Maggie (Wiig) is married, happily it would seem, to Lance, played by Luke Wilson as an overly jolly fellow who looks to be two eggs short of a full dozen. You could call him a retarded moron and he’d probably break out a new six pack to celebrate. They’re trying for a baby. Or are they? Why does Maggie hide contraceptive pills under bars of soap in the bathroom? And what is this fatal attraction she has for her scuba diving instructor, who resembles Aaron Paul dipped in a vat of Australian Accent?
Milo’s attempt draws Maggie to him; they haven’t spoken to each other in 10 years — odd, considering their affable relationship. She invites him to stay with her, which is a neat gesture. Lance, you can be sure, would be absolutely ecstatic if the twins had a family reunion in his house. Come on, no one is that nice, are they?
Then The Skeleton Twins becomes an exercise in demonstrating just how floofed* up these two people really are, punctuated by scenes of impassioned intimacy. There are subplots of Milo and his affair with his high school teacher (Ty Burrell), who could have been arrested for pedophilia had it not been for Maggie’s intervention, and of Maggie with her magnetic scuba hunk (Boyd Holbrook). Milo misses work, threatens to mess up a family, and a marriage. Maggie can’t stop diving into men’s pants. They make a good duo, but are cursed to remain apart. They are like those bombs that require a fuse to work; with them, the fuse is always lit.
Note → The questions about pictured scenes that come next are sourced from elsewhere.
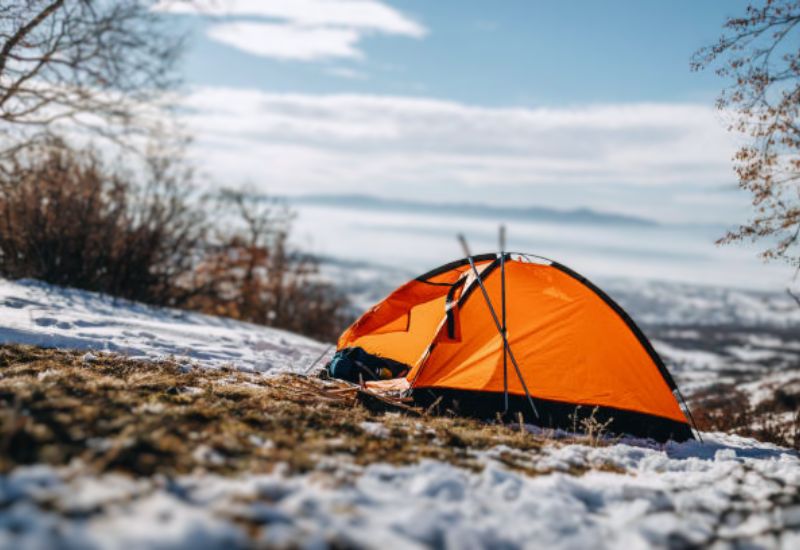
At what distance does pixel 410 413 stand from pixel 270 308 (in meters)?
26.1

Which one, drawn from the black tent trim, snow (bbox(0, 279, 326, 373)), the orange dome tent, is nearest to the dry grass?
the black tent trim

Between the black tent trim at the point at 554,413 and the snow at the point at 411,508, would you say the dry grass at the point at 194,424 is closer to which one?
the snow at the point at 411,508

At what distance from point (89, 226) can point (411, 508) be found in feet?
46.3

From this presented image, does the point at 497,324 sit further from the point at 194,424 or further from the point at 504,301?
the point at 194,424

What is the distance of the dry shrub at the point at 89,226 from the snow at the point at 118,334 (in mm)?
2371

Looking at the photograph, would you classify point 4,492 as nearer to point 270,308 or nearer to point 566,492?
point 566,492

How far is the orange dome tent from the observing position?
21.2ft

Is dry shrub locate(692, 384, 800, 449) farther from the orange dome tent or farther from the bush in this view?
the bush

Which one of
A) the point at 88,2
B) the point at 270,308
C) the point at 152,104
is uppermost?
the point at 88,2

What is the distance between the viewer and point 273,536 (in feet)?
8.75

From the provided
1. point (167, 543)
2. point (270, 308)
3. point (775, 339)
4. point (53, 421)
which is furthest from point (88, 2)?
point (775, 339)

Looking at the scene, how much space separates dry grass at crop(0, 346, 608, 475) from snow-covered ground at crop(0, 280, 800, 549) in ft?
0.69

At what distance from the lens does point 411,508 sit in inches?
130

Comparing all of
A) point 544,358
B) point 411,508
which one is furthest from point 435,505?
point 544,358
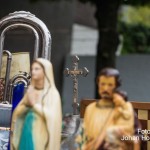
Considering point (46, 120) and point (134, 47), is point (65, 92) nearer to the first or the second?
point (134, 47)

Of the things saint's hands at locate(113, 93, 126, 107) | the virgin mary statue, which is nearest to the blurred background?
the virgin mary statue

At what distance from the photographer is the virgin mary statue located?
1001mm

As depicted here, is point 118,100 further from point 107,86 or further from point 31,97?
point 31,97

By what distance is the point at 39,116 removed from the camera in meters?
1.00

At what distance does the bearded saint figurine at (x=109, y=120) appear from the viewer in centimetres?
92

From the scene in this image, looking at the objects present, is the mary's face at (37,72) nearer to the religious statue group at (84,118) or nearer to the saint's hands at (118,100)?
the religious statue group at (84,118)

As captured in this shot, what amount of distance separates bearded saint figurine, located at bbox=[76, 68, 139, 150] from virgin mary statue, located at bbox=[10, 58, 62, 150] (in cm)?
9

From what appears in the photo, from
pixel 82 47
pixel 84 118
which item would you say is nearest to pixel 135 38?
pixel 82 47

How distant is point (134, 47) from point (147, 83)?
2737 millimetres

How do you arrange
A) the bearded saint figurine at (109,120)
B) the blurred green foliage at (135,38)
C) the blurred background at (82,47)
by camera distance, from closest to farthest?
the bearded saint figurine at (109,120)
the blurred background at (82,47)
the blurred green foliage at (135,38)

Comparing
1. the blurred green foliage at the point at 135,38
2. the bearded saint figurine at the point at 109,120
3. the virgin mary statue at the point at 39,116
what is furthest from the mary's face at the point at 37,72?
the blurred green foliage at the point at 135,38

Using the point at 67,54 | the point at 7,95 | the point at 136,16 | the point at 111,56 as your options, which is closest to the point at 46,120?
the point at 7,95

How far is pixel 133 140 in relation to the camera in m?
0.93

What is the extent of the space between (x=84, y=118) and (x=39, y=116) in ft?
0.37
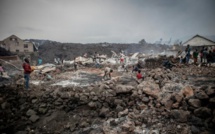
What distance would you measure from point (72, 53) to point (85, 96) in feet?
98.8

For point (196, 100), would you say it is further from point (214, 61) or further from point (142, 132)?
point (214, 61)

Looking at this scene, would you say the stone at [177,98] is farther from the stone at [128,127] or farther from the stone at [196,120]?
the stone at [128,127]

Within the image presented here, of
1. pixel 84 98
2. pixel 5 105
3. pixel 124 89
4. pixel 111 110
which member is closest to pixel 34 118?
pixel 5 105

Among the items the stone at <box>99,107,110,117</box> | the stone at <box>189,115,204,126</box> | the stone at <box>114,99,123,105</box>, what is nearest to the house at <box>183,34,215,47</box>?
the stone at <box>189,115,204,126</box>

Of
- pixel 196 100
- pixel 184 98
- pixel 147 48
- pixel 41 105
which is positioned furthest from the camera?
pixel 147 48

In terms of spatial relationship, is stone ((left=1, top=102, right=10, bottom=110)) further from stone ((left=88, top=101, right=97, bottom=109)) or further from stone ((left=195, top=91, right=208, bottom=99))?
stone ((left=195, top=91, right=208, bottom=99))

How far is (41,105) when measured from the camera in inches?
219

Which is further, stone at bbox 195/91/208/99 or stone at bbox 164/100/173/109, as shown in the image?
stone at bbox 164/100/173/109

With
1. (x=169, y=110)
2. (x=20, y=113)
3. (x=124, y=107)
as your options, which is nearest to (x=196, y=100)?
(x=169, y=110)

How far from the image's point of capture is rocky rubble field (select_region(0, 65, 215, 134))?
13.2 feet

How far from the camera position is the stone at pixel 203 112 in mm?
3842

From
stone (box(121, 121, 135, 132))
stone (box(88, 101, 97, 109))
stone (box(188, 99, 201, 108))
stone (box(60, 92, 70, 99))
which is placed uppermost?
stone (box(188, 99, 201, 108))

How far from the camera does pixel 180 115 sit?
4086 millimetres

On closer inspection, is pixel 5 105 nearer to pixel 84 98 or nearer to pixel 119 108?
pixel 84 98
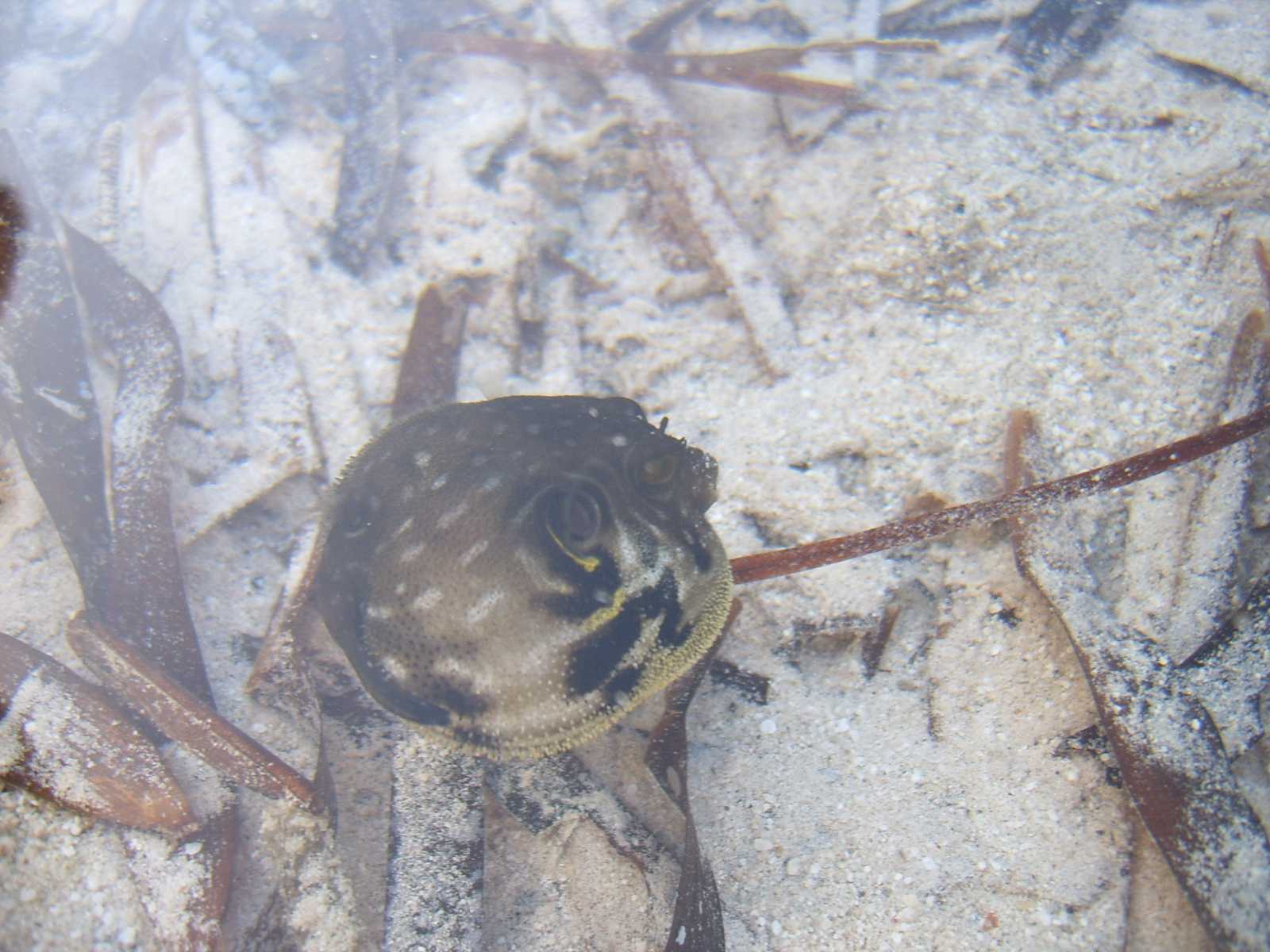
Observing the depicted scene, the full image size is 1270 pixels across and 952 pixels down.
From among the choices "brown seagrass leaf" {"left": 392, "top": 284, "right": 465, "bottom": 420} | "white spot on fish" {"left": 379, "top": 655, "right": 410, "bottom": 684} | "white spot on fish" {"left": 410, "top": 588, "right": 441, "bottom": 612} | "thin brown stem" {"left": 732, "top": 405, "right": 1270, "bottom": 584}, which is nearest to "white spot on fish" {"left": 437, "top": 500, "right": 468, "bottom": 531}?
"white spot on fish" {"left": 410, "top": 588, "right": 441, "bottom": 612}

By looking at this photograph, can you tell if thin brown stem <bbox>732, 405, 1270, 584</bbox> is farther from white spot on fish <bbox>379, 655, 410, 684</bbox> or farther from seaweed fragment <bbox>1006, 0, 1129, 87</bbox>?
seaweed fragment <bbox>1006, 0, 1129, 87</bbox>

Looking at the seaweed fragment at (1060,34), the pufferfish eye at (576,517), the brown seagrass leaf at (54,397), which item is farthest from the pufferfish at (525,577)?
the seaweed fragment at (1060,34)

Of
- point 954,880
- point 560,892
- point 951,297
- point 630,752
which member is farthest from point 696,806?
point 951,297

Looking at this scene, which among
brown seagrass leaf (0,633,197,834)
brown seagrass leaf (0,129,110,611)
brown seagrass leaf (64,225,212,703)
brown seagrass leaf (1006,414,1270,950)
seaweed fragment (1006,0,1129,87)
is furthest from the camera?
seaweed fragment (1006,0,1129,87)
I enjoyed The Skeleton Twins, but would have enjoyed it more if Maggie and Milo didn’t try so hard to screw things up, and tried even less to act so cute. Yes, the scenes where they make fart jokes and sing “Nothing’s Gonna Stop Us Now” are quite infectious, but they have an ingratiating underlining. Their better moments come when they get down and serious and share breaking secrets; they don’t seem to know why they are such floofups either, which makes them endlessly sympathetic.
Maggie and Milo hold the story, and they hold it well. Had the movie just been about them, it would have been somewhat great. But there are too many distractions, too many supporting players, all of whom are, ah-hem, skeletal in their dimensioning. I’ve talked about Lance. Rich, the pedophile, is not very interesting as a conflicted human being. The twins’ mother, played thanklessly by Joanna Gleason, slumps into a stereotype. And Maggie has a run-in with an old college friend, in a scene so obviously written by an American it casts a deep shadow over a story that was no doubt built to be global.
*Floofed: My mind’s quick substitute for the word my reviews cannot contain.
Best Moment | Any one of the twins’ heart-to-heart talks. Yes, I also enjoyed “Nothing’s Gonna Stop Us Now”.
Worst Moment | The run-in with the old college friend. What an insipid scene.